- **ACTIVITY LIST**
#1 Answer these from the currency discussion:
(a) In the quoted line from Making Money, what does Lipwig say is worth more than gold?
(b) What two things are named as recent ideas for a better unit of account for wealth?
(c) What was once the official currency of Newfoundland?
#2 Carry the currency discussion forward from its last sentence.

··· DOCUMENT TEXT

Somewhat off topic, but I wonder about this at times. I don’t see how backing a currency with precious metals is better than backing it with land or shares of companies, though. I’m thinking of Terry Pratchett’s Making Money, where Lipwig (as the guy running the Mint) said, “The world is full of things worth more than gold. But we dig the damn stuff up and then bury it in a different hole. Where’s the sense in that? What are we, magpies? Is it all about the gleam? Good heavens, potatoes are worth more than gold!”

Obviously there’s been a lot of discussion in recent years about what could be a better unit of account for wealth, with things like cryptocurrencies and time banks.


#5

I think the difference between precious metals and fiat currencies are virtually none. People have had lots of different backing for currencies over the centuries. The question is, if you could turn your dollar bills in for a fixed amount of gold, what good would that be to you other than having a different way to store wealth? I don’t have any use for gold. If the government was backing currency with cod (the official currency of Newfoundland at one time) then you’d know you could go get some fish to eat for your money. That gives something concrete that costs can be compared against.

······
··· DATA EXTRACT

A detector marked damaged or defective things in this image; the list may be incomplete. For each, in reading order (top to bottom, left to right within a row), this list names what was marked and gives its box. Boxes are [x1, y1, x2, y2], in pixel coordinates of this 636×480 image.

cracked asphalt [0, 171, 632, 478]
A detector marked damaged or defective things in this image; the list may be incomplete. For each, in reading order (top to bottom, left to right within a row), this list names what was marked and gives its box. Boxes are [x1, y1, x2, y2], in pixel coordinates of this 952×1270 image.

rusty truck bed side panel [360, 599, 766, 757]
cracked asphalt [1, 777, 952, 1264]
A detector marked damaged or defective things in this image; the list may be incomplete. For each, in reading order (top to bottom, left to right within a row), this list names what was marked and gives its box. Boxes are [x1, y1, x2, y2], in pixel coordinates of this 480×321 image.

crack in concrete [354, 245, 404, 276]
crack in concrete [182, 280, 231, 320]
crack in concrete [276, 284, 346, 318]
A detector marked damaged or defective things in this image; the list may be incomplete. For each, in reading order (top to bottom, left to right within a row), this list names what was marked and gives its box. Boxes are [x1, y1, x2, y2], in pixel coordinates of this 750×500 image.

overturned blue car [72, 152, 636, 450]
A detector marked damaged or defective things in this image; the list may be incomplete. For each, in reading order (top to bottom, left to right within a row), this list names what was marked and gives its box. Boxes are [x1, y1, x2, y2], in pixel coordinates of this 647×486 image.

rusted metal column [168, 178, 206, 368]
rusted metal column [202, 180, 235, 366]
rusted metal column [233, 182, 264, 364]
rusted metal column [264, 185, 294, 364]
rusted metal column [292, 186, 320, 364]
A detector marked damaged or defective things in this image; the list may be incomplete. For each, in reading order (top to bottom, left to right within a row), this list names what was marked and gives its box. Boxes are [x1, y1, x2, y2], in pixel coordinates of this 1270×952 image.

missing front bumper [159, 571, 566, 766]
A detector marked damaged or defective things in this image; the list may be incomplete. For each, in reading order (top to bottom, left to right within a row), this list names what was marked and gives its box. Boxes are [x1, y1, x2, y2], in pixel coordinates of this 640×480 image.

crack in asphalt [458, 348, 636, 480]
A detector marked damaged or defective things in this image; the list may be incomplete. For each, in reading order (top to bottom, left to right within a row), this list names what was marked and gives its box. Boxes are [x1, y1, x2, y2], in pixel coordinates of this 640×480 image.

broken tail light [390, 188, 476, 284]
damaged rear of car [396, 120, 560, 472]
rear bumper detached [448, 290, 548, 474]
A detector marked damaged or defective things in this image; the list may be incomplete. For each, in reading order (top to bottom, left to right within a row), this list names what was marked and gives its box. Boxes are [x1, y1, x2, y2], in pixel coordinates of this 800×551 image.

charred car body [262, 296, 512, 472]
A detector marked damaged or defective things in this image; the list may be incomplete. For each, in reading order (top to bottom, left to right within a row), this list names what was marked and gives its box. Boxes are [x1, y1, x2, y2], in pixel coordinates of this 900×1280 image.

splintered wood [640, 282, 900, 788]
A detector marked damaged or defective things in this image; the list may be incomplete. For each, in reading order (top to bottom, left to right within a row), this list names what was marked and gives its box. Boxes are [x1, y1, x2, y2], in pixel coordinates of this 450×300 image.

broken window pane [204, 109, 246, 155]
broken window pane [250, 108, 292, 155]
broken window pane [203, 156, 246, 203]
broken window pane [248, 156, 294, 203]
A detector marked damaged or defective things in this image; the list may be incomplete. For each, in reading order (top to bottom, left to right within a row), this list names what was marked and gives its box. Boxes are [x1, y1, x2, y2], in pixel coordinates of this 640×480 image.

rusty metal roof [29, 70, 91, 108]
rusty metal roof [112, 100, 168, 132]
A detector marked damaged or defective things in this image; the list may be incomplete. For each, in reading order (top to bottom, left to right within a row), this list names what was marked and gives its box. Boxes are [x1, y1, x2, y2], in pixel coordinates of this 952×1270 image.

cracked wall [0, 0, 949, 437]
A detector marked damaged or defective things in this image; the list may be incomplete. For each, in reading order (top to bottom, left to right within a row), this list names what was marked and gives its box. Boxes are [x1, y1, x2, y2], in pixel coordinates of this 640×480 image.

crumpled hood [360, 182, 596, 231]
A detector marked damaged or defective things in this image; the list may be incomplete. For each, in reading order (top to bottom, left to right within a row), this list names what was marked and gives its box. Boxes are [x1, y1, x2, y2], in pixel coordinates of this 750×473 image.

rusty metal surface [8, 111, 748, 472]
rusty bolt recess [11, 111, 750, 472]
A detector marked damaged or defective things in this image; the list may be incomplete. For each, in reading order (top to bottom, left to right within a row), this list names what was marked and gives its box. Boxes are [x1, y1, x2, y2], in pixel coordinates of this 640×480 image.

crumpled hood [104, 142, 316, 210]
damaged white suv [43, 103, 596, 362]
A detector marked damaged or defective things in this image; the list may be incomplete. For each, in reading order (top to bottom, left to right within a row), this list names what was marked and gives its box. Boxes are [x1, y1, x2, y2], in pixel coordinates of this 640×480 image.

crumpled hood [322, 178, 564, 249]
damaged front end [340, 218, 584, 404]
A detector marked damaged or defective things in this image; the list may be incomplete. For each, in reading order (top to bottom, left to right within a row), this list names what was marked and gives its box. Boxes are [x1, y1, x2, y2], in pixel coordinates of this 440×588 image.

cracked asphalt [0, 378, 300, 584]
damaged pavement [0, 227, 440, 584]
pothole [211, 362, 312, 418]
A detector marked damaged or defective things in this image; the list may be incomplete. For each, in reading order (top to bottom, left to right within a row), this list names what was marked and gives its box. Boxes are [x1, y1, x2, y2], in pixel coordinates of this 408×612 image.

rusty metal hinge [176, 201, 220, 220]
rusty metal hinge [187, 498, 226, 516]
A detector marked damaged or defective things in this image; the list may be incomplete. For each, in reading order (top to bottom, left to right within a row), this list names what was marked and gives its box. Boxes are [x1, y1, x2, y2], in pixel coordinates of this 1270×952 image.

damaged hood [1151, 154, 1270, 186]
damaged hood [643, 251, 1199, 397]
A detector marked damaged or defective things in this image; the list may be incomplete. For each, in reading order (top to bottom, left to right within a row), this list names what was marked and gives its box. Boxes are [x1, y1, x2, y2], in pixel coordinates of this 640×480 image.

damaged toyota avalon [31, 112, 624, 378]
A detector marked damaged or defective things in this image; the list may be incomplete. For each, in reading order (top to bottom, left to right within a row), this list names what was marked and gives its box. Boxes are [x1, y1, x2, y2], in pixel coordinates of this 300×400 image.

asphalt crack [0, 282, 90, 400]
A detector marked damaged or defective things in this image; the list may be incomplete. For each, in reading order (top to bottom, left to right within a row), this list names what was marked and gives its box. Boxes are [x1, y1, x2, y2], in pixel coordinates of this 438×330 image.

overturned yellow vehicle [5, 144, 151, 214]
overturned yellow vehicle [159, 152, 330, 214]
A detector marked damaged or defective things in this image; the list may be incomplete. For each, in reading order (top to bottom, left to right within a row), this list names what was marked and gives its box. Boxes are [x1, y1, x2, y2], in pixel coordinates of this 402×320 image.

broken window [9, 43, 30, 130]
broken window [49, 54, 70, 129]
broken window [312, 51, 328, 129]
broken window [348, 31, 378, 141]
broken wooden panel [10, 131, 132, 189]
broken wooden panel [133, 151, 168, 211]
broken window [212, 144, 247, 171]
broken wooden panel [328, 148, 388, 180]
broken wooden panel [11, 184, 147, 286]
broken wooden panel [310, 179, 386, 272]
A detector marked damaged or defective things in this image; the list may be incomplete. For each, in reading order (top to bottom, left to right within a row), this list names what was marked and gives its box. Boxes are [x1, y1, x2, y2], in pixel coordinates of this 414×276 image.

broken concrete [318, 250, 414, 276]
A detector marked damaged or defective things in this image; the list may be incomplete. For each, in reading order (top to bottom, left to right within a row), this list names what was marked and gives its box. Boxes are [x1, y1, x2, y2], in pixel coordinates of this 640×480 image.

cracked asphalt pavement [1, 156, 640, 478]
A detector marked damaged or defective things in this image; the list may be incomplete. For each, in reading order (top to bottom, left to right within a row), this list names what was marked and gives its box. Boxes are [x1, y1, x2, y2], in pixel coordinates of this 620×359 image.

······

- **ANSWERS BELOW**
#1
(a) Potatoes.
(b) Cryptocurrencies and time banks.
(c) Cod.

#2
I think fiat currency is the best because ultimately we really are trading in our common understanding and trust. I think the urge people have to return to metal-backed currency is about a neo-liberal idea that we ought not place any value on our trust in society or in one another.

Storing value in land is closer to cod than to gold, I’d say. But it does have a side effect of establishing dynasties. Land tends to accumulate value rather than lose it, so feudalism especially grows the gap between the rich and the poor (who, under the system, have literally nothing).


#6

trumpism – corrupt confiscation of wealth, overbroad policing powers, discriminatory hiring practices, impunity for violent abusers – has been a daily fact of life for brown people, women and queer people.

Exactly. So many white people suddenly think the world is on fire because of even the possibility that their lives might some day get as bad as life has always been for so many people of color, women and queer people.


#7

Hm, EAT THE FISH!


#8

That’s both a rational and useful perspective.
Also, the world kind of is on fire both in that there is room for those who have always suffered to suffer still more and that an increase in suffering for anyone is never a good thing.
Well… not quite. A turning of the tables would be fine. I don’t see that happening, at least pre-dissolution.


#9

It depends on how the land is used.

Feudalism frequently created disincentives to creating value out of one’s land. Conferring social and political status based on land ownership created the economic disparity between rich and poor under feudalism.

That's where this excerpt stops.